I have reviewed the AS9100C changes in depth, and I would first like to note that the globalization of industry, coupled with the diversity of regional and national requirements, have complicated our objective to meet or exceed customer expectations and applicable statutory and regulatory requirements. Compounding the problem is the transition of the United States from an industrial nation to a service-driven nation during the past 10 years.
As a result, look around and you will find that today’s manufacturing organizations face many challenges-such as language barriers and lack of tribal knowledge-when it comes to purchasing products from their global supplier bases. On the flip side, these supplier bases face many of the same difficulties when it comes to delivering products to multiple customers, each with varying quality standards.

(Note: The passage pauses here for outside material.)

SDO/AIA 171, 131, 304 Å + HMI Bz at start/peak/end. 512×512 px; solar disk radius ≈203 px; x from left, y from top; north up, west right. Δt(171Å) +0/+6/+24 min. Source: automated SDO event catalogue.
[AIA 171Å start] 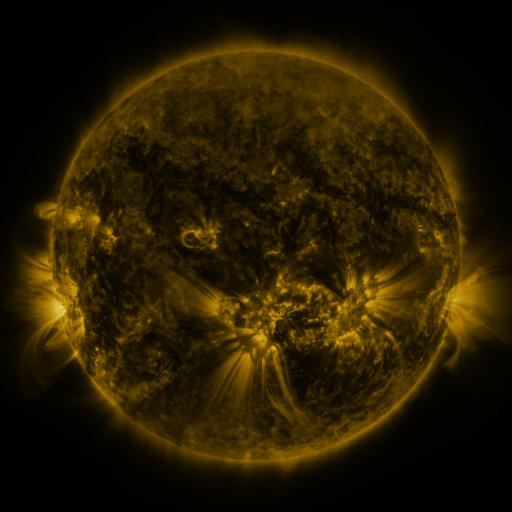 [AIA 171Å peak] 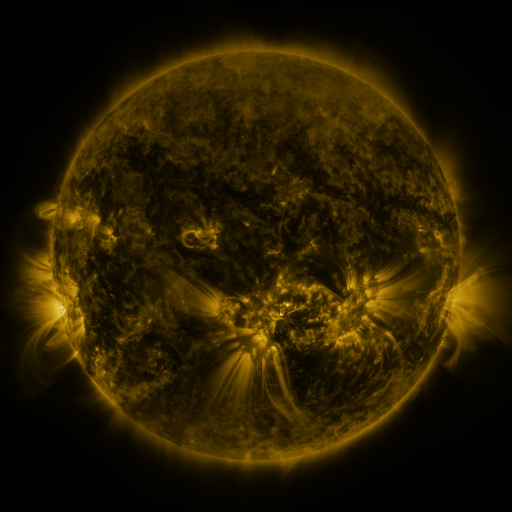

To understand the intent of AS9100C, it is important to gain an understanding of the essential terms and definitions that make up the body of the standard. The reality is that we cannot apply any requirement, method, principle or acceptance unless we communicate in the same language with our manufacturers and supplies, and AS9100C can help in this endeavor.
During the last several decades, my experiences as a quality management and NDT professional in the U.S. Navy and the private sector have taught me that it is very important to develop and nurture tribal knowledge, and organizations that let it slip through their fingers are doomed to failure. Unfortunately, in most cases of corporate restructuring, the loss of tribal knowledge is collateral damage, traded for “Lean Principles” without long-term thinking.
Today we have the opportunity to embrace the AS9100C standard, which I truly believe will strengthen our ability to deliver products across all industry sectors that are high in quality and meet or exceed customer expectations. Don’t get left behind; make sure your organization is on board with AS9100C.